Quadratics-Style

Red Bird, Yellow Bird, Blue Bird and Black Bird are angry with the pigs!!! The pigs stole the birds' eggs! The birds want their eggs and will stop at nothing to get them back. The flight path of the birds can be modeled with a parabola using distance as the independent variable and the height as the dependent variable. So, x is the ______and y is the ______.1.Red Bird starts his flight from point (10, 0). His flight path reaches a maximum height of 18 yards and lands at point (38,0). Graph Red Bird’s flight. Make sure you label all parts of the graph. What is the maximum height the bird flew? What is the distance the bird traveled?

The Red Bird’s maximum height is also called the ______. Describe how you determined the distance traveled?

2. Yellow Bird’s flight path can be modeled by the quadratic equation y = -x² +14x – 24 . What information do you need to find from the equation in order to make the graph? Show all work needed to find the necessary information and graph.

3.Blue Bird’s flight is represented by the graph below. Describe the information that the graph tells you.

4.The table below contains partial data points of Black Bird’s trajectory. Graph the data. Determine the distance traveled and the height of the bird.

Mathematical Conclusions:

1.If you were playing Angry Birds and had to pick a bird to use that could go the furthest, which would you choose and why? Answer in a complete sentences.

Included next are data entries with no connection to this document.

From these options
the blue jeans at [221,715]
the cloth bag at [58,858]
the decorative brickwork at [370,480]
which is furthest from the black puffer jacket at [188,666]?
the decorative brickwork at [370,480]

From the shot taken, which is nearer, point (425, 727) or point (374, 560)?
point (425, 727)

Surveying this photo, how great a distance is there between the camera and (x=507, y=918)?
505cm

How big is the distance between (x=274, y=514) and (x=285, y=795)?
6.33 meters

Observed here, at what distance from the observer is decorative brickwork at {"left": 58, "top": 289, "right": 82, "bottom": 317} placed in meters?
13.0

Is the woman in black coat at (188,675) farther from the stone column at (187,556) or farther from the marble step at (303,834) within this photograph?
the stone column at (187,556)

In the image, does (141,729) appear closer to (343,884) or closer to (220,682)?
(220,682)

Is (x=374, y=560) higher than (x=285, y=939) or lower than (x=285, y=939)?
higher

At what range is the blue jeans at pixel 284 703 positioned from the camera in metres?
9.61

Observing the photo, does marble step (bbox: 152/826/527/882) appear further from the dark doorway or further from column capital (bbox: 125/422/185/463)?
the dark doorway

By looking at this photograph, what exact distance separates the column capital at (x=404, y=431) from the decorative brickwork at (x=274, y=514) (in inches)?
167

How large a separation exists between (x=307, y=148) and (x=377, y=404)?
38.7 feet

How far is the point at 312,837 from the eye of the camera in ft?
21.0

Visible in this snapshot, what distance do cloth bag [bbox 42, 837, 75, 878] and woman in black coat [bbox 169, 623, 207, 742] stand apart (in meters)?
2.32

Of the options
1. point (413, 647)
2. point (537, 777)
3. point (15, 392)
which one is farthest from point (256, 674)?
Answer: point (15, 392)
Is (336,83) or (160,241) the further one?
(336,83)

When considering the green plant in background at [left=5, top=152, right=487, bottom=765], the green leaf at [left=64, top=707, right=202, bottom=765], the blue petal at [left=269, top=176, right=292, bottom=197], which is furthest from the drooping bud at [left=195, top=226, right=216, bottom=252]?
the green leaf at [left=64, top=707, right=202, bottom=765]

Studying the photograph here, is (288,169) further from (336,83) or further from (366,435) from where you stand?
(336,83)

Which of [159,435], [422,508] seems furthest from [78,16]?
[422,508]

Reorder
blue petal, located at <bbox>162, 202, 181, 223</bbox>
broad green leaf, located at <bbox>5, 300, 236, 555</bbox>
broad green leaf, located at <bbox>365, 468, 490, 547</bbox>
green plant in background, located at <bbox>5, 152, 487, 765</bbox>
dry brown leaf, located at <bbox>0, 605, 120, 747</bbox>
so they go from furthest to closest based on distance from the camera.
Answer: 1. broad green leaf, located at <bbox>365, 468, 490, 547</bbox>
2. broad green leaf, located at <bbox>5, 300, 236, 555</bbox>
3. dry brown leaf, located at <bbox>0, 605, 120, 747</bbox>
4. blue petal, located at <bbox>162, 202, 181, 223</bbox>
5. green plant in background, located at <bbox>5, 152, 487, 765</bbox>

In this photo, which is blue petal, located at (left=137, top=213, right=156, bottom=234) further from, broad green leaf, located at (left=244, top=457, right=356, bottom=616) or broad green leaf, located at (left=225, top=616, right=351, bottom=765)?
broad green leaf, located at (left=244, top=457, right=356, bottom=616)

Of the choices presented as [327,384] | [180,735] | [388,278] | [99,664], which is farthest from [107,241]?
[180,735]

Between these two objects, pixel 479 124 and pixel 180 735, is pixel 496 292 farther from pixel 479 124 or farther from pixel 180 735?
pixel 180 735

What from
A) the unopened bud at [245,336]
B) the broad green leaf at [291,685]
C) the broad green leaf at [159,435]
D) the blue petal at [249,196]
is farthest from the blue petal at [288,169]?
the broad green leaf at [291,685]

2.If you were playing Angry Birds and had to pick a bird to use that went the highest, which would you choose and why? Answer in a complete sentences.

3.After looking at the distance traveled and height, if you had to choose only 1 bird, which would it be and why? Answer in complete sentences.

4.Which representation did you find it easier to determine the distance traveled and maximum height? Why?

Just for Fun… Let’s see who hits the pigs!!! Graph and label King Pig and Moustache Pig on each graph. Which birds hit the pigs?

King Pig is located at point (21, 19.5). Moustache Pig is located at point (9, 21)

Other ways to do an Angry Bird parabola activity:

Angry Birds Parabolic Edition: http://dpsmsmath.wikispaces.com/file/view/Angry-Birds-2.pdf/448250002/Angry-Birds-2.pdf

Angry Birds Project: http://teachers.stjohns.k12.fl.us/brailsford-d/wp-content/blogs.dir/320/files/2014/03/angry-birds.pdf

You tube video: https://www.youtube.com/watch?v=bsYLPlXl7VQ

Lesson Tasks, Problems, and Activities (attach resource sheets): What specific activities, investigations, problems, questions, or tasks will students be working on during the lesson? Be sure to indicate strategic connections to appropriate mathematical practices.
1.  Distribute copies of the article “Frustrated with Math? Try Angry Birds!” by Tim Chartier from http://www.huffingtonpost.com/tim-chartier/frustrated-with-math-try-_b_1581042.html. Have students read independently and then debrief about article.
2.  Assign students into groups of 2-3. Distribute a copy of Angry Bird resource sheet for groups to complete. (Students should graph quadratics on calculators and sketch on their paper.)
3.  Discuss answers with students and lead a discussion with a series of questions.
·  What is similar between linear and quadratic graphs? What is different?
·  What relationship does the maximum/vertex have in relation to the time it takes the bird to hit the ground? What happens to the direction of the bird at this point?
·  Do any equations in your resource sheet have a minimum? Does this make sense?
·  Where in the equation indicates which way the parabola opens?
·  Would it make sense to graph below the y-axis or to the left of the y-axis? Why or why not?
·  When the bird hits the ground, what will also be the value of y? Do you think that’s the case for all quadratics? What will be the value of x?
4.  As an extension, have students go to the website http://www.geogebratube.org/student/m2713. Students need to move sliders so that the parabola will match the path of the birds. Have students record the equation, vertex, and where the bird will land. Have them also record any connections they see with the equation in vertex form and any points they just listed. Equation: y = -0.09(x – 10.15)² + 11.6, vertex: (10.15, 11.6), will land at 21.5.
Evidence of Success: What, exactly, do I expect students to be able to do by the end of the lesson, and how will I measure student success? That is, deliberate consideration of what performances will convince you (and any outside observer) that your students have developed a deepened and conceptual understanding.
Students are able to accurately graph the quadratic and able to identify the maximum and zero of the graph. Through observations of student produced graphs and answers to questions on their handouts and in class discussion, it should be clear students have grasped the concept.